Source text:

====

Republicans are still trying to water down the bill, which won Senate committee approval last month.
The House of Representatives approved a bill in December. It would have to be merged with whatever the Senate produces before a final measure could go to Obama to be signed into law. Analysts say that could happen by mid-year.
Below are snapshots of the major reform proposals.
PREVENTING MORE BAILOUTS
* Objective: Squash idea that some financial firms are "too big to fail." Prevent future bailouts like AIG's.
But also, prevent disaster that can come from refusing to bail out troubled firms, as Bush administration did in 2008 with Lehman Brothers. Its collapse froze markets worldwide.
Seeking a middle ground between bailout and bankruptcy, Senate bill sets up "orderly liquidation" process for large firms in distress. Authorities could seize and dismantle them.
Bill creates $50-billion fund to pay for such actions. Firms with assets above $50 billion would pay into fund.
Republicans object to this. Fund could borrow from Treasury if it ran short of money. "Backdoor bailout," Republicans say.
* House-Senate dynamic: House bill, like Senate's, sets up new liquidation process, but it's simpler and bigger.
House wants a $200-billion fund. Firms with assets over $50 billion would pay $150 billion into it. Fund could borrow another $50 billion from the Treasury if needed.
* Winners and losers: If new strategy works, economy is better protected from damaging financial sector crises. Big financial firms likely take a hit by having to pay fees.
Some Republicans want to kill liquidation fund idea entirely, but "orderly liquidation" needs financing.
There is wide, bipartisan support for a new liquidation process. Someone will have to pay for it. With congressional elections set for November, it probably won't be taxpayers.
PROTECTING CONSUMERS
* Objective: Stop abusive home mortgages, credit cards.
Senate bill creates financial consumer protection bureau inside Federal Reserve to regulate such products.
Obama, many Democrats want more, namely a watchdog that is an independent agency, with more power than a Fed unit.
House-Senate dynamic: House bill calls for independent agency. Senate bill puts it in Fed to appease Republicans.
House bill exempts many businesses from watchdog's oversight. Senate bill has fewer outright exemptions.
Winners and losers: Consumers can expect stronger protections. Credit card firms, mortgage lenders face tougher regulatory regime ahead, regardless of where watchdog set up.
VOLCKER RULE
* Objective: Ban risky trading, unrelated to customers' needs, at banks with cost-of-capital edge conferred by their being backed by taxpayers, either directly or otherwise.
Obama proposed this ban on "proprietary trading" in January, along with his adviser, former Fed chairman Paul Volcker. It may become law, but probably not as written.
Provisions embodying "Volcker rule" are in Senate bill, but it leaves door open to regulators watering it down later.
* House-Senate dynamic: Volcker rule not in House bill.

====

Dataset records
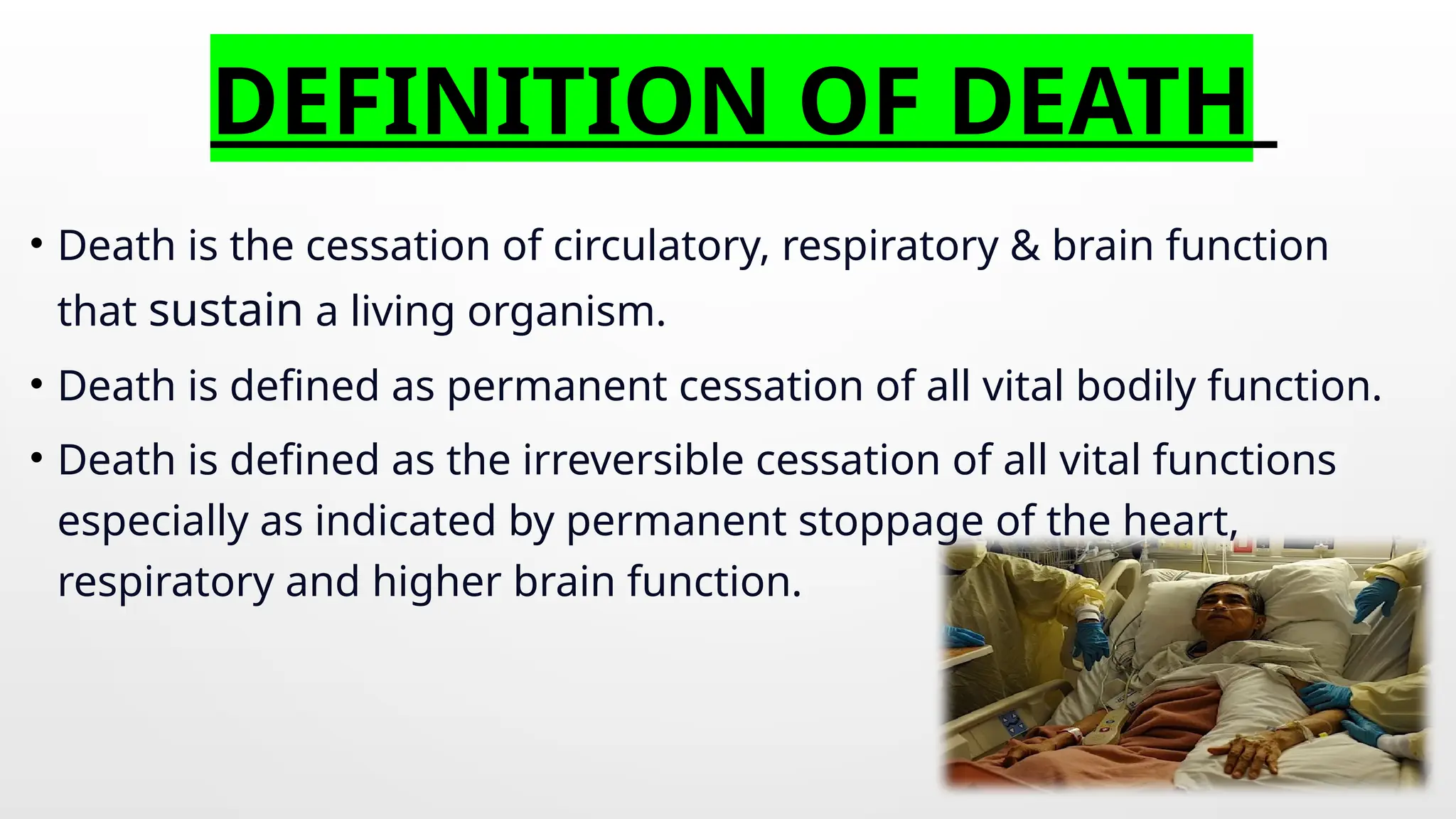 DEFINITION OF DEATH

• Death is the cessation of circulatory, respiratory & brain function that sustain a living organism.

• Death is defined as permanent cessation of all vital bodily function.

• Death is defined as the irreversible cessation of all vital functions especially as indicated by permanent stoppage of the heart, respiratory and higher brain function.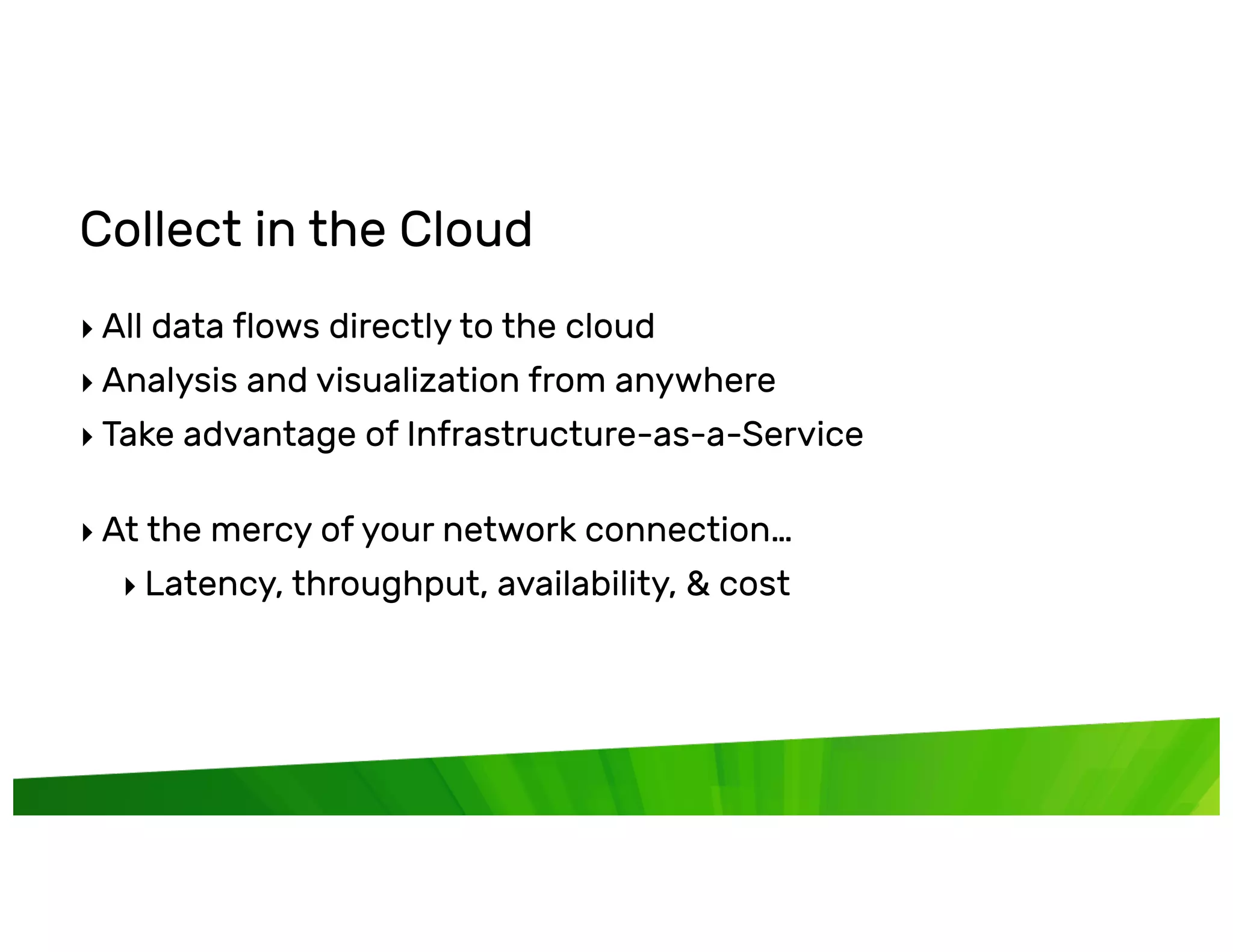 Collect in the Cloud

‣ All data flows directly to the cloud
‣ Analysis and visualization from anywhere
‣ Take advantage of Infrastructure-as-a-Service

‣ At the mercy of your network connection…
‣ Latency, throughput, availability, & cost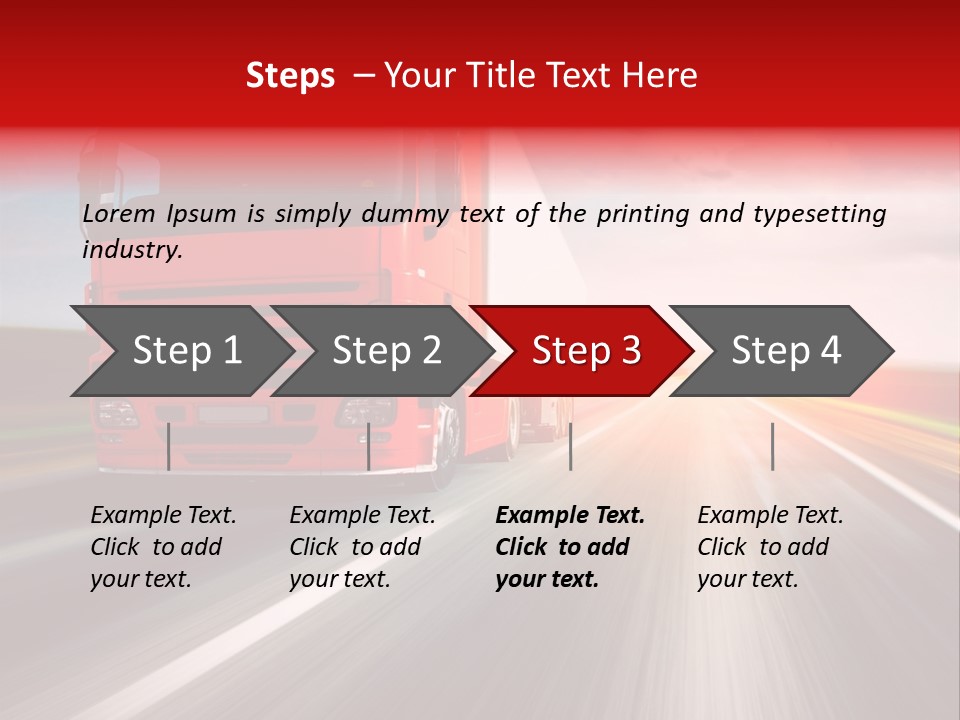 Steps – Your Title Text Here

Lorem Ipsum is simply dummy text of the printing and typesetting industry.

Step 1

Step 2

Step 3

Step 4

Example Text. Click to add your text.

Example Text. Click to add your text.

Example Text. Click to add your text.

Example Text. Click to add your text.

====

Work item A: In the financial reform text, how large a fund does the House bill want for liquidating firms in distress?
Work item B: Print the part of the financial reform text starting with "But also, prevent" and going on through "Treasury if needed.".

Exercise answer A: A $200-billion fund.

Exercise answer B:
But also, prevent disaster that can come from refusing to bail out troubled firms, as Bush administration did in 2008 with Lehman Brothers. Its collapse froze markets worldwide.
Seeking a middle ground between bailout and bankruptcy, Senate bill sets up "orderly liquidation" process for large firms in distress. Authorities could seize and dismantle them.
Bill creates $50-billion fund to pay for such actions. Firms with assets above $50 billion would pay into fund.
Republicans object to this. Fund could borrow from Treasury if it ran short of money. "Backdoor bailout," Republicans say.
* House-Senate dynamic: House bill, like Senate's, sets up new liquidation process, but it's simpler and bigger.
House wants a $200-billion fund. Firms with assets over $50 billion would pay $150 billion into it. Fund could borrow another $50 billion from the Treasury if needed.